How can I check if it is slower disk cause the problem?

  1. If there are other ways to check and verify, please let me know, any one of opinions is very important to me

there are two many logs, I didn't know which ones are useful, If need some logs to analyze please tell me how can I pick the useful one to paste here

That version is very old and has passed EOL so you should upgrade as a matter of urgency. You're missing out on over a year and a half of development work, some of which has an impact on cluster stability and resilience. 5000 shards across 6 data nodes is quite a lot and you should probably try and reduce that number, but it shouldn't destabilise the cluster.

No, disconnected means a TCP connection closed which is immediately fatal: there are no retries in this case.

Kinda, but these timeouts are already pretty generous, if you permit nodes to be unresponsive for longer then you'll just get other things like client requests that time out instead. As per the docs:

WARNING: If you adjust these settings then your cluster may not form correctly or may become unstable or intolerant of certain failures.

Again, kinda, but this timeout is already pretty generous, you'll get other weird behaviour if you permit nodes to take many minutes to update the cluster state. The same warning applies to these settings:

WARNING: If you adjust these settings then your cluster may not form correctly or may become unstable or intolerant of certain failures.

Thanks for your answers and suggestions David, and I'll have a try with these settings and upgrade the cluster if none of these work.

TBC I think the first thing you should try is upgrading the cluster. If that doesn't work then it would be best to ask again here: adjusting the settings you mentioned is not at all recommended, it won't fix the underlying issues so you'll just experience different problems.

Yeah, you're right David, I should upgrade to the 7.15 as soon as I can. I'll try to rolling upgrade the cluster, thank you. And I want to consult you what kind of reason can lead to "disconnected", as you said an immediate TCP connection close, because I didn't seen these problems when there are fewer data months ago.

Generally it means something between the nodes caused a connection to close. However there is an issue (fixed in 7.16.0 by Improve control of outgoing connection lifecycles by DaveCTurner · Pull Request #77295 · elastic/elasticsearch · GitHub) where an otherwise unstable cluster can sometimes see a node leave because disconnected shortly after the same node failed for another reason and then rejoined.

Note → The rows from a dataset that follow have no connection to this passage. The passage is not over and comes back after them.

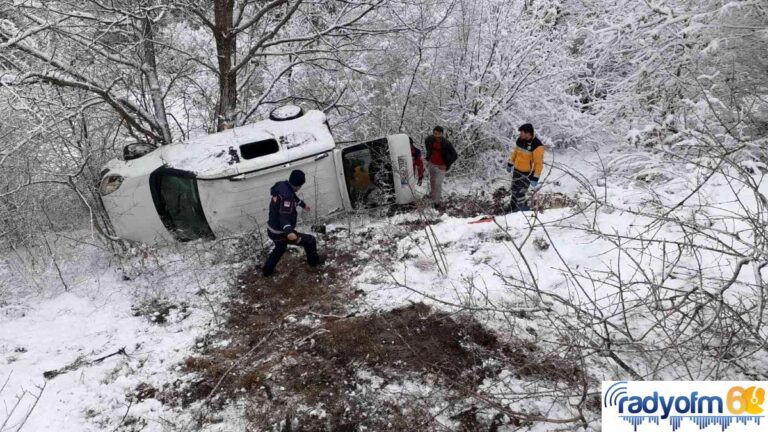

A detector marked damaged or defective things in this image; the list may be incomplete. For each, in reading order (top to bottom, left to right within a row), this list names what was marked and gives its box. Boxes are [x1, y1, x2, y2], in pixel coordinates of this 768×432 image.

crashed minivan [100, 105, 420, 243]
overturned white vehicle [100, 105, 420, 243]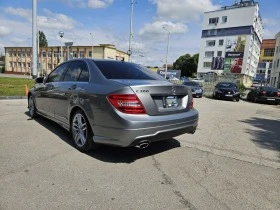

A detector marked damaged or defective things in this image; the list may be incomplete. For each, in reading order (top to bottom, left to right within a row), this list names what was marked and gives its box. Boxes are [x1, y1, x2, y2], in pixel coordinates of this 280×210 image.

pavement crack [151, 155, 197, 209]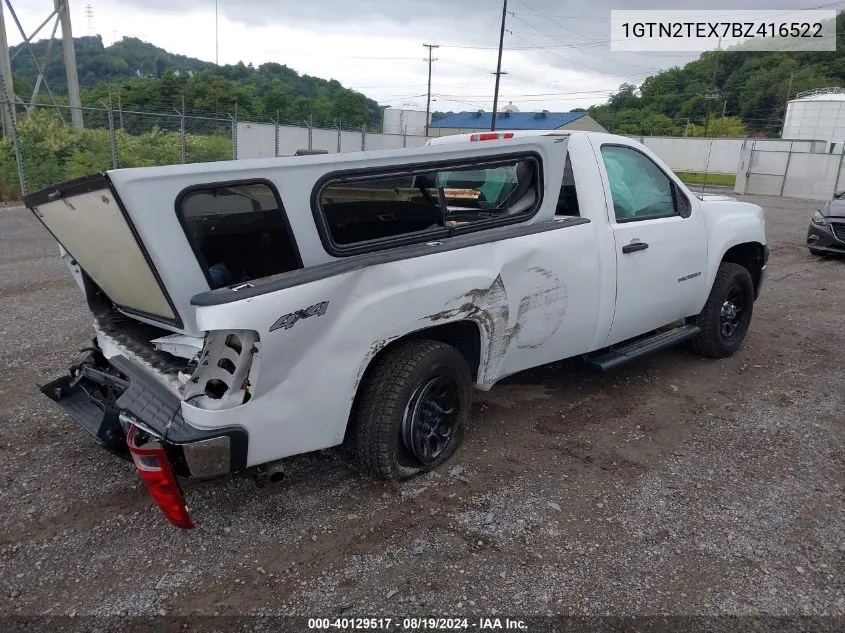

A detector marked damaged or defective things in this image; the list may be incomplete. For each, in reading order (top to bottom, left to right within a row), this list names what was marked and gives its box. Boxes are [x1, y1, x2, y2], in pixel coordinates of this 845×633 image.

damaged pickup truck [24, 128, 764, 524]
damaged rear bumper [42, 348, 247, 476]
broken tail light [125, 424, 195, 528]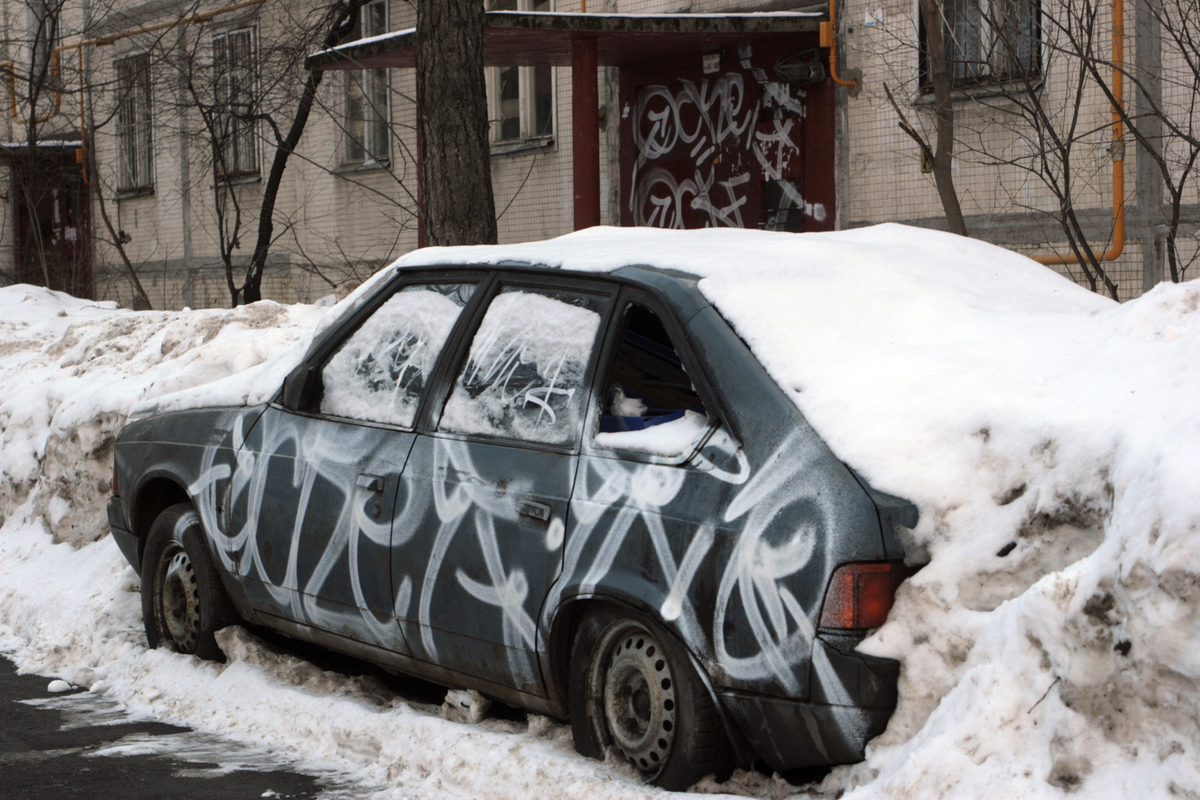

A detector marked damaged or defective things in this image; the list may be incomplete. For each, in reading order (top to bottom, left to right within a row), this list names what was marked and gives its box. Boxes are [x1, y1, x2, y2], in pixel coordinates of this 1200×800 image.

abandoned car [110, 227, 916, 791]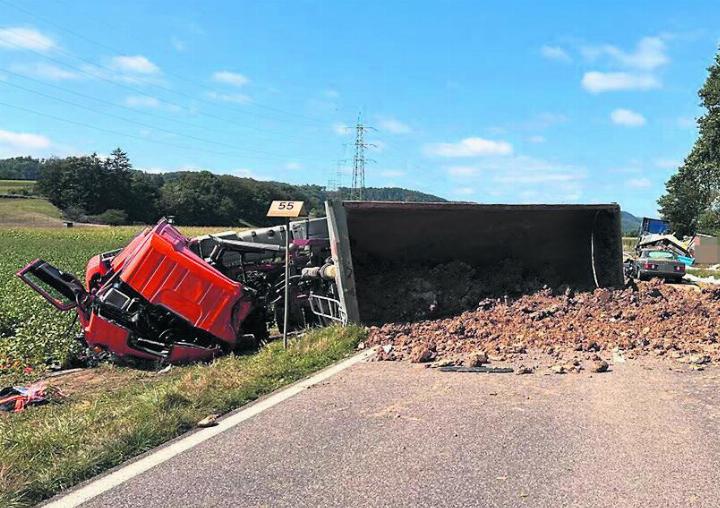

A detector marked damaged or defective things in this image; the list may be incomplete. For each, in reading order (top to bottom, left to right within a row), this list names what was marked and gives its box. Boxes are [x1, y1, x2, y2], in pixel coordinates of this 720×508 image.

damaged vehicle [16, 218, 344, 366]
overturned red truck [15, 202, 624, 366]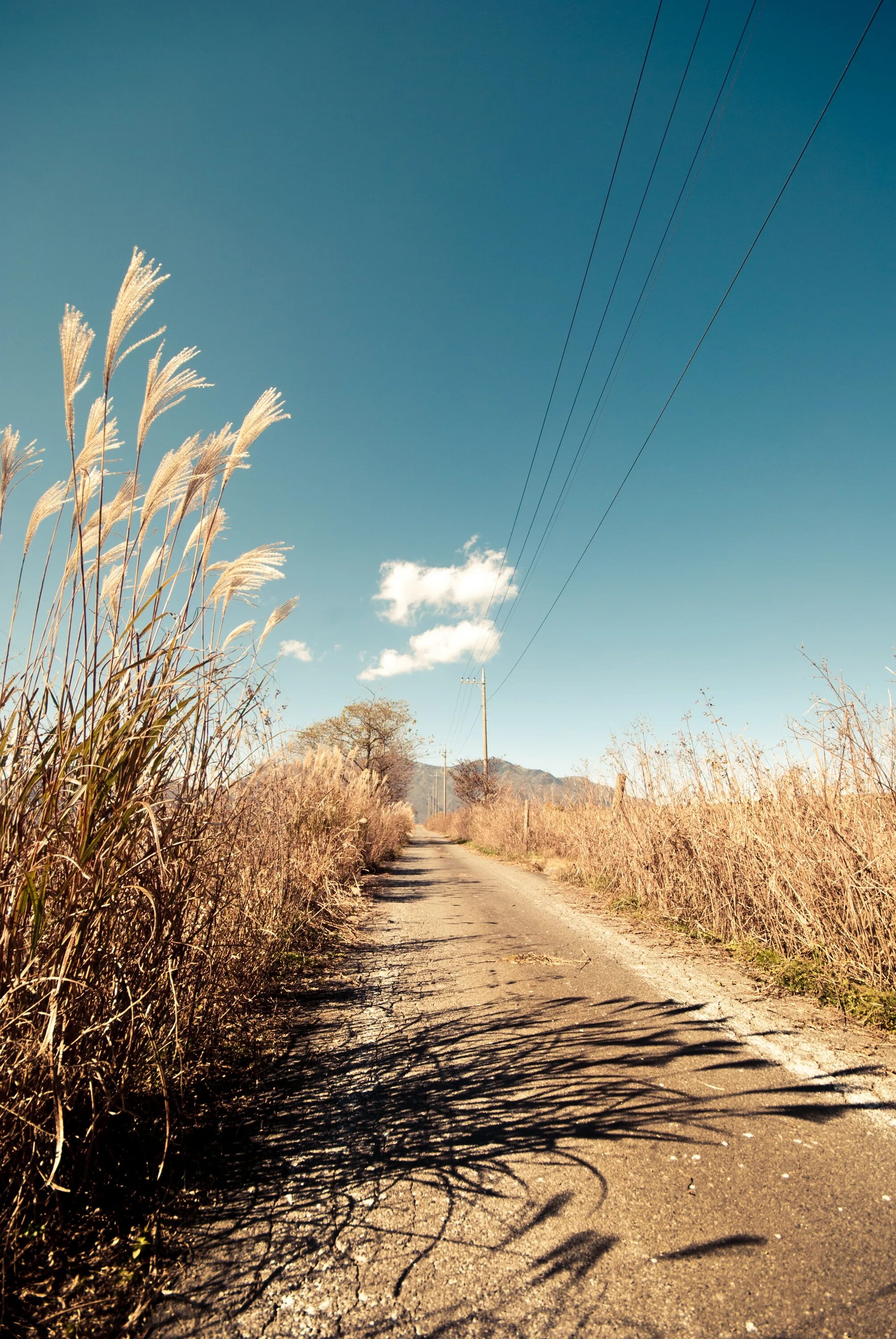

If that applies to you then you can fix it by fixing the other reasons for the instability.

I'm so sorry that I ignore one thing, with the disconnected logs time, the corresponding leave node's log show that there are [gc][118562] overhead, spent [38.8s] collecting in the last [39.6s], and it's too long. So is it the reason why the data node disconnected?

A long GC doesn't explain disconnected, no, but wow 38s is a very long GC pause, definitely long enough to cause nodes to drop out of the cluster. How large is the heap on this node? Did you disable swap?

Yes, I disable swap on all nodes, the heap size of the 6 data node are all 30gb. I'm going to replace CMS with G1 to see if it gets better.

What kind of hardware are the nodes deployed on? If it is VMs, can you check whether memory ballooning is used?

Physical machine, no memory ballooning is used.